Aim of the task: Copy out every line holding the string "United" from the records below.

Data excerpts:

───

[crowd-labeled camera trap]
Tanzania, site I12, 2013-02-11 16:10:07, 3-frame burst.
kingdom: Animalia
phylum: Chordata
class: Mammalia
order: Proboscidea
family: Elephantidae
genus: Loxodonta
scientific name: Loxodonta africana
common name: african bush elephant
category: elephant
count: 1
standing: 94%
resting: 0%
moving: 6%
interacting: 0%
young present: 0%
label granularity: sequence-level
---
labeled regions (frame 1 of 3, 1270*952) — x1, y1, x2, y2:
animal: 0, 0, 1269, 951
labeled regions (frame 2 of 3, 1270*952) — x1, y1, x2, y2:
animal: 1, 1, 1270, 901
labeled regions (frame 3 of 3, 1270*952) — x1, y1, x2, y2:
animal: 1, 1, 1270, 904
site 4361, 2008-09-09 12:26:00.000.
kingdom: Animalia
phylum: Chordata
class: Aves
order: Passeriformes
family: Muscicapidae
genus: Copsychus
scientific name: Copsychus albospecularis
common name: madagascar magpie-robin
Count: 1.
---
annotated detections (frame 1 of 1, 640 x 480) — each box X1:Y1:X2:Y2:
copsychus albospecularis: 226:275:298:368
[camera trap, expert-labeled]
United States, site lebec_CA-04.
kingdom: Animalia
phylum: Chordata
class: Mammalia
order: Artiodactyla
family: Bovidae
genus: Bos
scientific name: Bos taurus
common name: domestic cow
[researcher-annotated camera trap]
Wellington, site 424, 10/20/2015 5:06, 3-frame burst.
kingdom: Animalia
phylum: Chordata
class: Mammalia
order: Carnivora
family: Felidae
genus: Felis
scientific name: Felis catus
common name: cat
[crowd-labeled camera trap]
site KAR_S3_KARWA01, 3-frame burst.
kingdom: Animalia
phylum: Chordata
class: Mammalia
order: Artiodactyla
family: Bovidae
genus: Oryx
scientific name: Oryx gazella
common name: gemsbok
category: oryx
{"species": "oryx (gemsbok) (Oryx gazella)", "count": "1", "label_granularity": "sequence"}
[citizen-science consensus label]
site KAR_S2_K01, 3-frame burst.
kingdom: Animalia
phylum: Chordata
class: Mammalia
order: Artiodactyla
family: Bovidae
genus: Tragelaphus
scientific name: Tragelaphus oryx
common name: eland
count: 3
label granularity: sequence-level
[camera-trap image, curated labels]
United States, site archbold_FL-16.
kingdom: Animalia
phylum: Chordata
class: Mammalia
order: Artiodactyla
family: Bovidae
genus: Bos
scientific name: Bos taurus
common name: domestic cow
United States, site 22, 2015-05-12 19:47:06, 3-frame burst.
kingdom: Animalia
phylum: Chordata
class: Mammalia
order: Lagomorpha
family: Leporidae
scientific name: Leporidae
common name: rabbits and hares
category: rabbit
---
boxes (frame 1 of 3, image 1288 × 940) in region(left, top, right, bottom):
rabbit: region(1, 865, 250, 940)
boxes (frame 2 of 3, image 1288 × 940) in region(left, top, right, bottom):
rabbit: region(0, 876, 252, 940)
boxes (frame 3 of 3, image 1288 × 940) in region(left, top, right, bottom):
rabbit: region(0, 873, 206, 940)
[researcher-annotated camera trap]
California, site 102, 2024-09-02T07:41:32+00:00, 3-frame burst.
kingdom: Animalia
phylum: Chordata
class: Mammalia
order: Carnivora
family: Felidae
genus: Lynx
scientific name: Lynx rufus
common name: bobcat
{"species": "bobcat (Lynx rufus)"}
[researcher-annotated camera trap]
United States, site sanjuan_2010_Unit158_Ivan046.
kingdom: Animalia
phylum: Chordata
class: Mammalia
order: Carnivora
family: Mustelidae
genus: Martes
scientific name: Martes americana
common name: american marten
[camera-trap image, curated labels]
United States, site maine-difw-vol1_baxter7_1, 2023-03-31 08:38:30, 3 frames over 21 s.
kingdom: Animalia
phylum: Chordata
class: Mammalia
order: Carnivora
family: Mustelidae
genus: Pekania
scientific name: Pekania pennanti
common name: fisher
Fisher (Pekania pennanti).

───

Task output:
United States, site lebec_CA-04.
United States, site archbold_FL-16.
United States, site 22, 2015-05-12 19:47:06, 3-frame burst.
United States, site sanjuan_2010_Unit158_Ivan046.
United States, site maine-difw-vol1_baxter7_1, 2023-03-31 08:38:30, 3 frames over 21 s.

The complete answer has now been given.